Sonrasında önce Hukuk sonra Mülkiye ve en sonunda da Cebecideki tüm Ankara
Üniversitesi binalarının etrafı yüksek duvarlarla ve demir parmaklıklarla
çevrildi. İlk başlarda bunun sebebini tam olarak anlayamadığımızı hatırlıyorum.
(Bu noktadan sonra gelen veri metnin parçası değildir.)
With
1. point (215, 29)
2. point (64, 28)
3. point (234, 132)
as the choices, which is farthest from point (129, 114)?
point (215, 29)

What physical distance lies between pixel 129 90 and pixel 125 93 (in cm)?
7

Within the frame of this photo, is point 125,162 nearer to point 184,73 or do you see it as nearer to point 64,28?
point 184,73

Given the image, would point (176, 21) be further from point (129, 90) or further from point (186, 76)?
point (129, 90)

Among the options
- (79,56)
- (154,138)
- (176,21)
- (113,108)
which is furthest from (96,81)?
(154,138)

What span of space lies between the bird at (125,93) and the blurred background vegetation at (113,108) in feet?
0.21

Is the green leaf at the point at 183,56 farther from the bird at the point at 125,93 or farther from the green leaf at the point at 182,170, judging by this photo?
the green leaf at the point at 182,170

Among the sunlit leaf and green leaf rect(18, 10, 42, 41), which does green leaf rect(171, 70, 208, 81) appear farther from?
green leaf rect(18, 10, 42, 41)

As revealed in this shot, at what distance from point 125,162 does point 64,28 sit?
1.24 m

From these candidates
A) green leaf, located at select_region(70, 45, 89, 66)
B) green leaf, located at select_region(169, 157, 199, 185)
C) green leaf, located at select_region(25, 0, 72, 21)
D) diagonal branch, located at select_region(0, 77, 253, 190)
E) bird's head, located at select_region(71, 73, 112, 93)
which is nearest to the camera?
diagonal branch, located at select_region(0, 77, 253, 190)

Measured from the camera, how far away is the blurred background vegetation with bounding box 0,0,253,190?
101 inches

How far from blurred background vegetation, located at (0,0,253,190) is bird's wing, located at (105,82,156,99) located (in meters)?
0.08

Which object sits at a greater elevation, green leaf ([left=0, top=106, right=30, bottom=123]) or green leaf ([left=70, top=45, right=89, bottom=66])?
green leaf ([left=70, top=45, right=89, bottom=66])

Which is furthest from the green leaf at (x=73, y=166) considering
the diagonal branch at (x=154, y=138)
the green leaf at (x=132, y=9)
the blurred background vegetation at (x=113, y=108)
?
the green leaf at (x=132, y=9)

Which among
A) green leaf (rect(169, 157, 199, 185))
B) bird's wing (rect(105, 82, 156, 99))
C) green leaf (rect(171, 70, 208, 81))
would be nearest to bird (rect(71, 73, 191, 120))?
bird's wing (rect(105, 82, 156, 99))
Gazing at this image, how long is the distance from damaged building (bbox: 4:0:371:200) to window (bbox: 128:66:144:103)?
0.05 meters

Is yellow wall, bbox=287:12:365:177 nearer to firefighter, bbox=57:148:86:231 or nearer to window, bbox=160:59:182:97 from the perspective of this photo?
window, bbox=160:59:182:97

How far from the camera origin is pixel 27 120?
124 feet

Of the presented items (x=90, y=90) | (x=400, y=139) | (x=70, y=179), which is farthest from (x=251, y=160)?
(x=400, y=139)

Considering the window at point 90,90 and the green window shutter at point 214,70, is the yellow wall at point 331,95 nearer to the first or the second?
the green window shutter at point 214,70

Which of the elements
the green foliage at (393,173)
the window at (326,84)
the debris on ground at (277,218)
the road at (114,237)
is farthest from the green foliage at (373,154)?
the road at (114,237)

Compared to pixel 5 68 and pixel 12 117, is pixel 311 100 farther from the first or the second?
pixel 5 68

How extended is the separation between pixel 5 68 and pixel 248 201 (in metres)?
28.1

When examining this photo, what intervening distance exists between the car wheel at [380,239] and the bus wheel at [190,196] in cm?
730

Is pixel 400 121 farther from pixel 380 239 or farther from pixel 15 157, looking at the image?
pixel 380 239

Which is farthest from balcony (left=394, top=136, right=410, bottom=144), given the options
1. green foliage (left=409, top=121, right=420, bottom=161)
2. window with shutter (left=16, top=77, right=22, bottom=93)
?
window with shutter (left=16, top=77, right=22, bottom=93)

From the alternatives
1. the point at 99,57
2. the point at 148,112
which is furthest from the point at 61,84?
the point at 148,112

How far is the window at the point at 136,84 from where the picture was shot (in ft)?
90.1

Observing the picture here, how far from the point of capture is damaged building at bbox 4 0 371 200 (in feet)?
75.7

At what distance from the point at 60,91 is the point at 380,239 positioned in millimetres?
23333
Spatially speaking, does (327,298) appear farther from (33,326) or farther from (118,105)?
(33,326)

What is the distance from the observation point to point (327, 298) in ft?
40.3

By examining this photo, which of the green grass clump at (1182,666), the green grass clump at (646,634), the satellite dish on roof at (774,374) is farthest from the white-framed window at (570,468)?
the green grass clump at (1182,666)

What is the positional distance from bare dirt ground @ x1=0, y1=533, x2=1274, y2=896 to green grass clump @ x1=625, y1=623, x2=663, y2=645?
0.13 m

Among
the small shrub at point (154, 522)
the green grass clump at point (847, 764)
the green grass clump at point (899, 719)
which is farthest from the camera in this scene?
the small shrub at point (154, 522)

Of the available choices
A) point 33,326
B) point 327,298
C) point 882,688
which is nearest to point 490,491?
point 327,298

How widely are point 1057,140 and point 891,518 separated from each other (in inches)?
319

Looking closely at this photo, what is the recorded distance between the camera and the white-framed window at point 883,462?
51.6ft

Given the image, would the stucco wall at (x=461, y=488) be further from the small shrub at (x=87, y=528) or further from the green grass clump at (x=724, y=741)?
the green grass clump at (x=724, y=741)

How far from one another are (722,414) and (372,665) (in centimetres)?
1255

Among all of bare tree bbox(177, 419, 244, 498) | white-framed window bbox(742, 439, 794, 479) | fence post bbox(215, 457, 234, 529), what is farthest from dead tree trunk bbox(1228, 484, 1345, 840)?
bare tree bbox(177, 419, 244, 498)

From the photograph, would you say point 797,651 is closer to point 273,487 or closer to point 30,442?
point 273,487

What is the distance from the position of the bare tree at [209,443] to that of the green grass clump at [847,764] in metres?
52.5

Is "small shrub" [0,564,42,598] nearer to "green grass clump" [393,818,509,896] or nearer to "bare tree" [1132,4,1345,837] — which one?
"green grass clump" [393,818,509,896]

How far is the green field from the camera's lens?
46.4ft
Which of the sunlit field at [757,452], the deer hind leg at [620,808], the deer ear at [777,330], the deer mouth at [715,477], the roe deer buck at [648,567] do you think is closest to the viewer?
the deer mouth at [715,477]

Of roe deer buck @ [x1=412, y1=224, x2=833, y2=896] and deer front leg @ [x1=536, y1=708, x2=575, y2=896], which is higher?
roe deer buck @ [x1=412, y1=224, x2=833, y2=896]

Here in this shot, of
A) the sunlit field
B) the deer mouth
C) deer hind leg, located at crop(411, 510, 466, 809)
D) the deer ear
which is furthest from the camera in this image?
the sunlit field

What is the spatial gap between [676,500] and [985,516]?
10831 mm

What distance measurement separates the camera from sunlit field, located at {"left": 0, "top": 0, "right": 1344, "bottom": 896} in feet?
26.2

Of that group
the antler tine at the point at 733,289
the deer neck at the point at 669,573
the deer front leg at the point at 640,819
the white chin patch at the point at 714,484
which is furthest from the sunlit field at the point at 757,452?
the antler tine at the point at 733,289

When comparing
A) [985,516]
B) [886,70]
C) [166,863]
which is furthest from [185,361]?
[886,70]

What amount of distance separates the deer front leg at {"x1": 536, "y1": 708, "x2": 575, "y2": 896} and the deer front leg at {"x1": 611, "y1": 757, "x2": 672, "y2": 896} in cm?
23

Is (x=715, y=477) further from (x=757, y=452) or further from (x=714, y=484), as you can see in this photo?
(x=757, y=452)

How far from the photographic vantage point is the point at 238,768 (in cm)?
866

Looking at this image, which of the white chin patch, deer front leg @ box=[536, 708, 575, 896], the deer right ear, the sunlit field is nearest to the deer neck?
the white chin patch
Komşular arasında dolaşan “ama akşamları da karanlıkta türlü rezillikler
oluyormuş” şeklindeki dedikodular dışında neden artık Hukuk ve Siyasalın
bahçesinde oturamayacağımızı da pek sorguladığımızı söyleyemem. Ama neticede
Mülkiye artık mahallemde değildi. Daha sonraları kamuda çalıştığım vakitlerde
bu kez mesleki sebeplerle ve kimi zaman Ruşen Keleş gibi efsane hocalarımızın
dersleri için duvarlarla çevrili bu mekanın içine girip çıkmaya başladım. Oy
kullandığım tüm seçimlerde Mülkiyenin zemin katında mühür bastım oy
pusulalarına. Ama her giriş çıkışımda daha bir yalnız, daha bir mahzun buldum
içerisini nedense.
İkibinli
yıllarla birlikte sadece Mülkiyenin duvarları değil, duvarın dışında bekleyen
kolluk kuvvetleri, panzerler hatta sonunda tomalar da Mülkiyeyi mahallemden
koparan yeni bir hale oluşturdu. Öğrenci eylemleri ve mevcudu giderek azalan
gösterilerle anılmaya başlandı Mülkiye. Gezi esnasında yeniden bir canlanmış ve
sokağa açılmış gibi görünse de sonrasında yine kimlik kontrollerine, özel
güvenliklere ve tedirgin bir ruh haline teslim oldu koca kampüs. Sebeplerini
sorgulayacak durumda değilim. Sadece mahallemdeki Mülkiye üzerine gözlemler
bunlar. 2010’lardan itibaren benim de dahil olduğum akademik camia içerisinde
Mülkiye’nin dahaca başka bir yüzünü görme bahtiyarlığına eriştim. Akademik
bilgi, birikim, nezaket ve geleneğin latif bir tezahürünü yansıtan bilge
hocalar, sevgili Ayşegül Mengi, Nesrin Algan, Bülent Duru, Tayfun Çınar, Can
Umut Çiner, Ozan Zengin ve daha nice değerli hocamızın bu ekolü çok zor şartlar
altında özveriyle devam ettirme çabasına tanık oldum. Akademide en onur
duyduğum anlarda mutlaka yanımda bir Mülkiyeli hoca da bulundu. Giderek
zorlaşan siyasi ortama rağmen akademik bilgiye dayalı muazzam bir talebin
baskısını zarafet ve teamülleri koruyarak sırtlayan bu nadide insanların
Türkiye’nin kentleşme, kamu yönetimi, çevre ve daha nice konudaki kocaman izlerini
görmemek mümkün değil.
Mülkiyeye,
Ankara İletişime ve diğer bölümlere reva görülenlerin örneklerini başka
ülkelerde en azından bu yüzyılda görmek mümkün değil. Bir ülkenin akademik
hafızasına vurulan bu darbenin etkilerini yalnızca keskin gözler algılayacaklar
ama zincirleme etkilerinin en az yirmi yıla uzanacağını biliyorum. Bir akademik
yapının ancak yirmi otuz yılda oturduğunu, elli yılda bir yerlere vardığını
düşünürsek, yaşananların sadece tek bir üniversiteyi değil tüm bir akademik
camiayı ilgilendirdiğini görmek mümkün olur. Ancak meselenin bunun dışında Ankara
Kentinin kentsel gelişim süreci ve Mülkiyenin yakın çevresi ile ilişkilenmesine
de dokunan yanları var. Mülkiyenin bugün yaşadıklarının başlangıcı o duvarların
çekilmesiyle, Cebeci Kampüsünün mahallemden koparılmasıyla başladı biraz da.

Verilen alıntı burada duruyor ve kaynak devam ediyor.